- WHAT YOU WILL DO
Duplicate the lines from the one containing "Custodia Antiturto per" through the one containing "Main image of", including both of those lines. Leave the pictures out of your answer.

- SUPPLIED INFORMATION
= = =
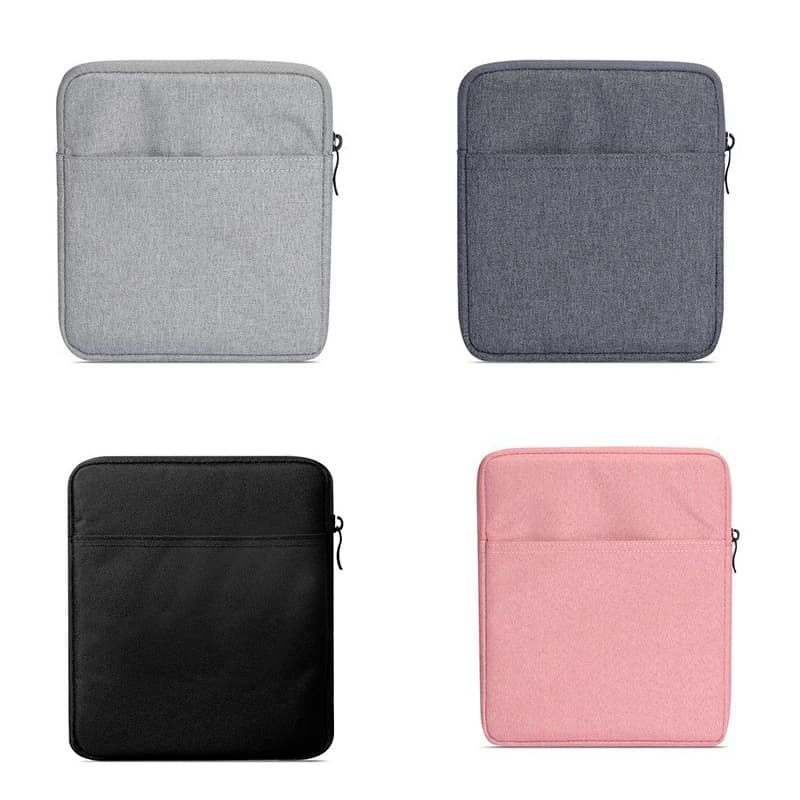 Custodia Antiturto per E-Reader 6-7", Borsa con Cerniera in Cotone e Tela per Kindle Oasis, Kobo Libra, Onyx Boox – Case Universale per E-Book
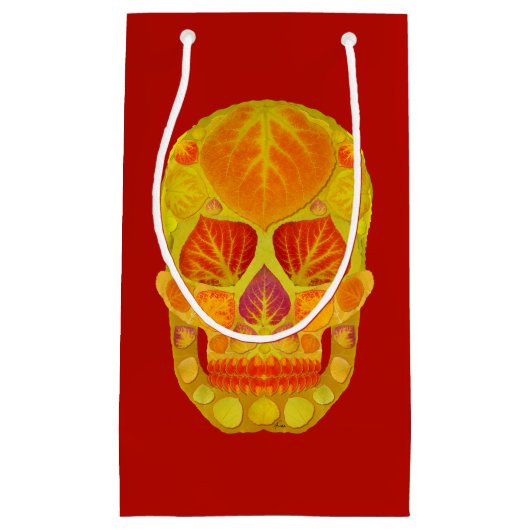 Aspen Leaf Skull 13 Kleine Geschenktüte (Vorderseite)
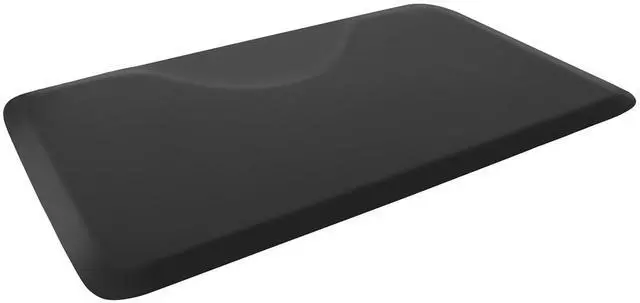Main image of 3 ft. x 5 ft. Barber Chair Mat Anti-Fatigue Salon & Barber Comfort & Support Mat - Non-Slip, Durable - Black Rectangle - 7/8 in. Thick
= = =
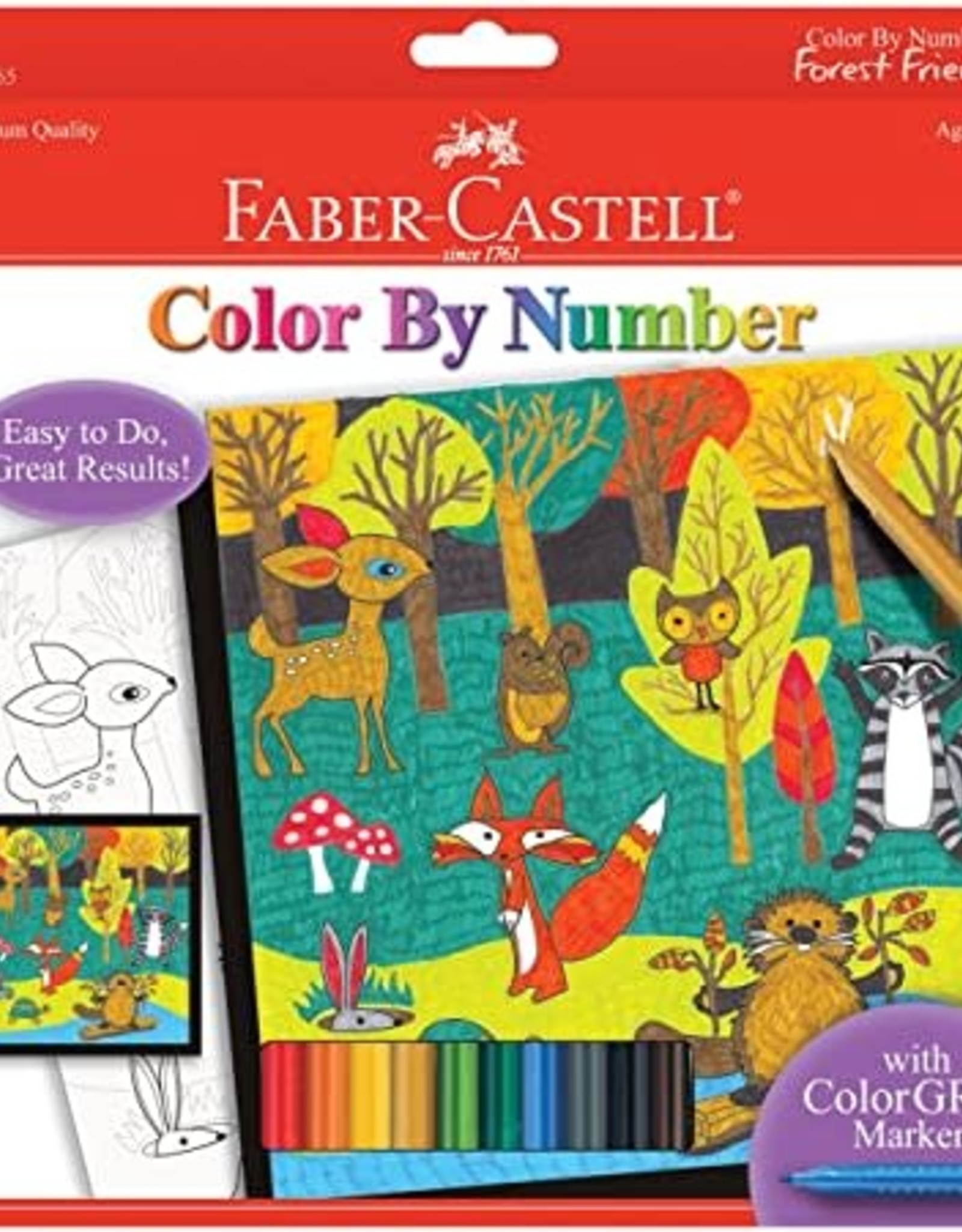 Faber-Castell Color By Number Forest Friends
= = =
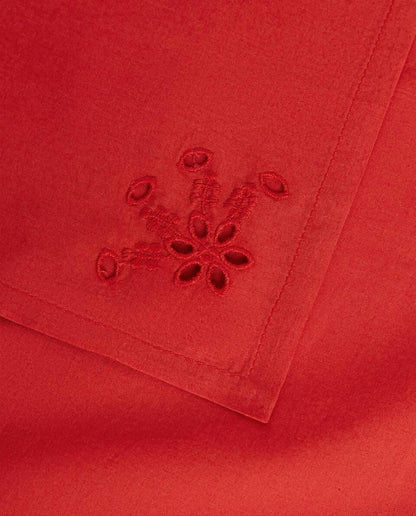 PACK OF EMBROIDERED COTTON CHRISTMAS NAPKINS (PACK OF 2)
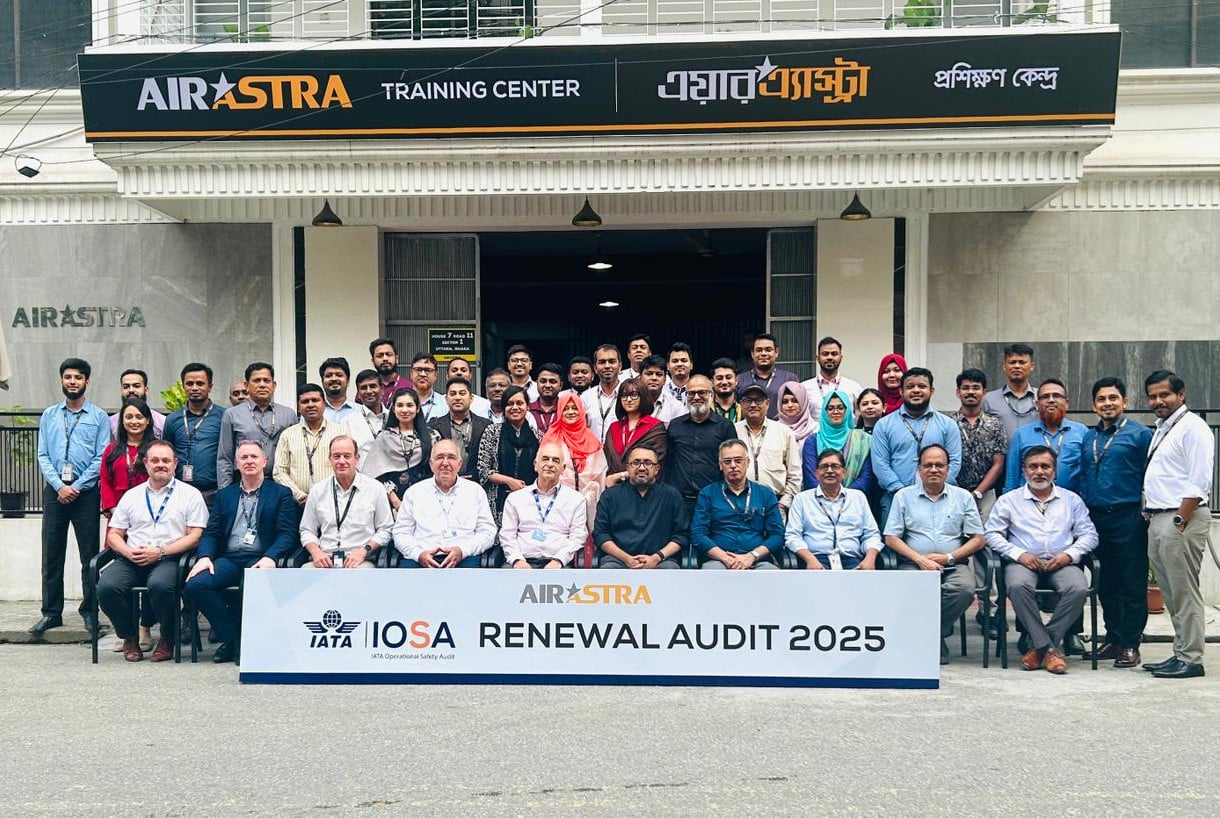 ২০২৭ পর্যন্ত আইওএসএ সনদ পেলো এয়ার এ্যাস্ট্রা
= = =
- YOUR SOLUTION
 Custodia Antiturto per E-Reader 6-7", Borsa con Cerniera in Cotone e Tela per Kindle Oasis, Kobo Libra, Onyx Boox – Case Universale per E-Book
 Aspen Leaf Skull 13 Kleine Geschenktüte (Vorderseite)
Main image of 3 ft. x 5 ft. Barber Chair Mat Anti-Fatigue Salon & Barber Comfort & Support Mat - Non-Slip, Durable - Black Rectangle - 7/8 in. Thick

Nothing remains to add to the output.